他の人が書かない洋楽レビュー

音楽雑誌を見ても自分の知りたい内容が載っていないので、自分で書いてみました。

ヒューイ・ルイス&ザ ニュース | SPORTS・アルバムガイド

Sports / Huey Lewis&The News  1983

ヒューイ ルイス&ザ ニュースといえば、バック トゥ ザ フューチャーの主題歌2曲と83年の大ヒットアルバムである本盤がよく知られている。

ただ、このアルバムからシングルヒットを連発したた収録曲のほぼ全部がベスト盤に入っている。

だからベスト盤から聴いてしまうと、購入があとまわしになってしまうアルバム、それが「SPORTS」なだ。

 

 そこでヒューイ ルイス&ザ ニュースに興味があるひとはまず「SPORTS」から聴くことをオススメする。

大ヒットアルバムであるし、この曲順ならではの流れもある。

————————

▶ 作業内容: アルバム「SPORTS」のレビューから、「音楽雑誌を見ても自分の知りたい内容が載っていないので、自分で書いてみました。」以降「全部がベスト盤に入っている。」までを、「全部がベスト盤に入っている。」も含めて一字一句変えずに打ち直すこと。

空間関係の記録
————————

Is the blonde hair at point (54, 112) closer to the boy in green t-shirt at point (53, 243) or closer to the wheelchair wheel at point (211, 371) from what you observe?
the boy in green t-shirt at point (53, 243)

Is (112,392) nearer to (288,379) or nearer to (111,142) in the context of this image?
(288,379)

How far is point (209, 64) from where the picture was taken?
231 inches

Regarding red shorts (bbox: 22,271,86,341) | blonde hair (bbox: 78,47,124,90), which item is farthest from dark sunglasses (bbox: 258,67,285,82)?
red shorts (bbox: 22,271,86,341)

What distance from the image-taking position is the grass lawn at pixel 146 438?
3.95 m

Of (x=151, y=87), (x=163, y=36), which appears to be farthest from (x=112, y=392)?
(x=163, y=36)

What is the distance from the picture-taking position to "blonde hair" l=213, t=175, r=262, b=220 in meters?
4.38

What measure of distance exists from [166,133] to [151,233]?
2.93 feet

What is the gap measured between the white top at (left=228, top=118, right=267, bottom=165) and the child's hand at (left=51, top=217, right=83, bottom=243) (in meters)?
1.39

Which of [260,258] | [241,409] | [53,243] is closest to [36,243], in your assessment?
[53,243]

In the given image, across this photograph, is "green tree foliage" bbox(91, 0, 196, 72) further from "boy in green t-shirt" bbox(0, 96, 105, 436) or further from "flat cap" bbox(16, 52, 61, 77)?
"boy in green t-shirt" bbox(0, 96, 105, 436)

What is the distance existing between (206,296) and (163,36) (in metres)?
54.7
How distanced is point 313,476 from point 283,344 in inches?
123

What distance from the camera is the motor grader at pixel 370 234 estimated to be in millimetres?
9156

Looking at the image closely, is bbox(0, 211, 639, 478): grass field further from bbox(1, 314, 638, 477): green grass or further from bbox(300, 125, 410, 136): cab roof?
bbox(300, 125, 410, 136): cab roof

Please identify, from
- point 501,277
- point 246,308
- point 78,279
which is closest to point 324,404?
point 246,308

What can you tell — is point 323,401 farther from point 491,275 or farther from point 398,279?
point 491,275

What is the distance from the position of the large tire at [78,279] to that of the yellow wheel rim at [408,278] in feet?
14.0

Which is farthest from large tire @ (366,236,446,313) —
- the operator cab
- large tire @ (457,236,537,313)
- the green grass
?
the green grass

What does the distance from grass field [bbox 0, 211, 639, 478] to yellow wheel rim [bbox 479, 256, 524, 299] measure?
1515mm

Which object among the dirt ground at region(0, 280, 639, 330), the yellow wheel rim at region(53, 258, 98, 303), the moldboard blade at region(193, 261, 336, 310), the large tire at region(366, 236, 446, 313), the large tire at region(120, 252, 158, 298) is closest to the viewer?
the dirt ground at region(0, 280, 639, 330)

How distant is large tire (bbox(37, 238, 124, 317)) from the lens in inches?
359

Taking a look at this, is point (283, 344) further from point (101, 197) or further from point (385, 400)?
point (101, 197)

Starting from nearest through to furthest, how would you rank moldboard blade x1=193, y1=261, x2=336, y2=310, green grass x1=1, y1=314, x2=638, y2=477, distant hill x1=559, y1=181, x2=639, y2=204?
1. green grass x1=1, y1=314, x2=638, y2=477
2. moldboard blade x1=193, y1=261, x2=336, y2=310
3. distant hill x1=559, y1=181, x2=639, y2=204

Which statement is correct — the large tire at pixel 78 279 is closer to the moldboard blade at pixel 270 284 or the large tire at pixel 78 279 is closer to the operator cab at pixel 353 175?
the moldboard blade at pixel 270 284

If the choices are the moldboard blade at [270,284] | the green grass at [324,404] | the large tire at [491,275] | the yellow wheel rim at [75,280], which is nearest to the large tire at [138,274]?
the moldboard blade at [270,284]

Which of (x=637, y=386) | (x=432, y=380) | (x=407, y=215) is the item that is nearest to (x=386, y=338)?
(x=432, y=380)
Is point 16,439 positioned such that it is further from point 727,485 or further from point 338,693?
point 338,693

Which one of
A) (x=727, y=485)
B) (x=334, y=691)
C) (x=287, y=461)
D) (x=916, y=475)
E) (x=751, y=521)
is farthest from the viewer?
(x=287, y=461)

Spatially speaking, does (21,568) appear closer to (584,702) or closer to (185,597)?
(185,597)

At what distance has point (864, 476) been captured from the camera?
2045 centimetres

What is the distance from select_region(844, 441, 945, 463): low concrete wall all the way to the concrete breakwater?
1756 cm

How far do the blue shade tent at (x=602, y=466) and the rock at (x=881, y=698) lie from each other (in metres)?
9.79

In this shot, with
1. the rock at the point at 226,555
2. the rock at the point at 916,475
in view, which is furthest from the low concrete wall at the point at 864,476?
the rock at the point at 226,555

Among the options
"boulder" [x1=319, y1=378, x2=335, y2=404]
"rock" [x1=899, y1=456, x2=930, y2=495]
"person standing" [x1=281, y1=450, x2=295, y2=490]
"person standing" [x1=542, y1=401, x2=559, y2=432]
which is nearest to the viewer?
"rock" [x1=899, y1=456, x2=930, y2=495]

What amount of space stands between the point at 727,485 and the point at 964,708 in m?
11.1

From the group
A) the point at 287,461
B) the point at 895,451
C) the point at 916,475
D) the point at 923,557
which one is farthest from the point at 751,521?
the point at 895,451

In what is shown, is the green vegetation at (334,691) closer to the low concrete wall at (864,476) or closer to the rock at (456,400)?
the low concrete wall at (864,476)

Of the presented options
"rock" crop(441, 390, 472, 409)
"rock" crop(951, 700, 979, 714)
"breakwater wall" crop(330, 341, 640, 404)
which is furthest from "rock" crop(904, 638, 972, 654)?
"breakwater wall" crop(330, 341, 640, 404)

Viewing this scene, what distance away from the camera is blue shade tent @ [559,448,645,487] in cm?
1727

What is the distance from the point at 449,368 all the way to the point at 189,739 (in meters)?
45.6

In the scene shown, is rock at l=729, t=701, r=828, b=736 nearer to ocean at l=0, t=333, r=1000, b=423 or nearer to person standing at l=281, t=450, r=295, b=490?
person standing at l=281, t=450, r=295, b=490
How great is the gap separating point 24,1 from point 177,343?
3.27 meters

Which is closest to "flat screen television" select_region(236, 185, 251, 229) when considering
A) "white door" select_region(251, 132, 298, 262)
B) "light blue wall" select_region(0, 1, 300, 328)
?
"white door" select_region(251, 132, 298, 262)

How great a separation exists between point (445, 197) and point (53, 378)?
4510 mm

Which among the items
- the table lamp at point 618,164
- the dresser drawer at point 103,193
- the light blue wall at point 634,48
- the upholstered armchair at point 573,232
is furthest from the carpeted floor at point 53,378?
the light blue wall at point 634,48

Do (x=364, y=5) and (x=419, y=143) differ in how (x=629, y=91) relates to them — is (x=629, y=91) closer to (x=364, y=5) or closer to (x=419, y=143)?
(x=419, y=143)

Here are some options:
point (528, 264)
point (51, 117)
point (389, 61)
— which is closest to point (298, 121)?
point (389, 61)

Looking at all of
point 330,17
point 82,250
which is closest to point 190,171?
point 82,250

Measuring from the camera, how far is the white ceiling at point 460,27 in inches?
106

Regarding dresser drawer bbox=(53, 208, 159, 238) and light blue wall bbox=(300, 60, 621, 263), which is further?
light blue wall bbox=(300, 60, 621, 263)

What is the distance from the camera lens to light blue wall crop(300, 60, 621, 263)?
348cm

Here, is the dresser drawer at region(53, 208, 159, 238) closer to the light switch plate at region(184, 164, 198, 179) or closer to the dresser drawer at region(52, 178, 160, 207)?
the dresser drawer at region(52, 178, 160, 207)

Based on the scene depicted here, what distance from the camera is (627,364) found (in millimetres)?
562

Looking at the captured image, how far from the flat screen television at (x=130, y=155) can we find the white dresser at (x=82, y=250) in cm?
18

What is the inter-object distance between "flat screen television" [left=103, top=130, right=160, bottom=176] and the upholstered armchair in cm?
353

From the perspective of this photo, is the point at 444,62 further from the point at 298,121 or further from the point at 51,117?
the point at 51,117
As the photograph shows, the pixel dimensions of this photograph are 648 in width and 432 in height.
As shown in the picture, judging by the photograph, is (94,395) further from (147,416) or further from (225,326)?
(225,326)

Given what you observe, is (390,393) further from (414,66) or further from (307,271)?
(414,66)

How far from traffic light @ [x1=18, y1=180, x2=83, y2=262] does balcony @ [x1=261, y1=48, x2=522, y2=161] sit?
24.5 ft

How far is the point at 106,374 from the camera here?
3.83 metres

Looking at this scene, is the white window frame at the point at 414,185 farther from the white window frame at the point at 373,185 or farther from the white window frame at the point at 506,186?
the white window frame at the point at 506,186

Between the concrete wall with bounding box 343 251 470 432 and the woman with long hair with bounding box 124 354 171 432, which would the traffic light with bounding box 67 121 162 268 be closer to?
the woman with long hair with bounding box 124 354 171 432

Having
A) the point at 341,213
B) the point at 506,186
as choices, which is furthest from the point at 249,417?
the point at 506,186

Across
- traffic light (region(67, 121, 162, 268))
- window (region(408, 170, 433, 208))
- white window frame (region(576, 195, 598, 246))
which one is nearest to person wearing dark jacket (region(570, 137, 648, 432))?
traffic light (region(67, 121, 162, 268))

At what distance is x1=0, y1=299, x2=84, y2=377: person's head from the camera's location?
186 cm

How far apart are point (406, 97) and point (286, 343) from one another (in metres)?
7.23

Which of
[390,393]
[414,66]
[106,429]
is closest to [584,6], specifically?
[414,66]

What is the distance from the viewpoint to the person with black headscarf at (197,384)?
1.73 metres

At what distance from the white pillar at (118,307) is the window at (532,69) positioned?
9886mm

————————

▶ 解答:
音楽雑誌を見ても自分の知りたい内容が載っていないので、自分で書いてみました。

ヒューイ・ルイス&ザ ニュース | SPORTS・アルバムガイド

Sports / Huey Lewis&The News  1983

ヒューイ ルイス&ザ ニュースといえば、バック トゥ ザ フューチャーの主題歌2曲と83年の大ヒットアルバムである本盤がよく知られている。

ただ、このアルバムからシングルヒットを連発したた収録曲のほぼ全部がベスト盤に入っている。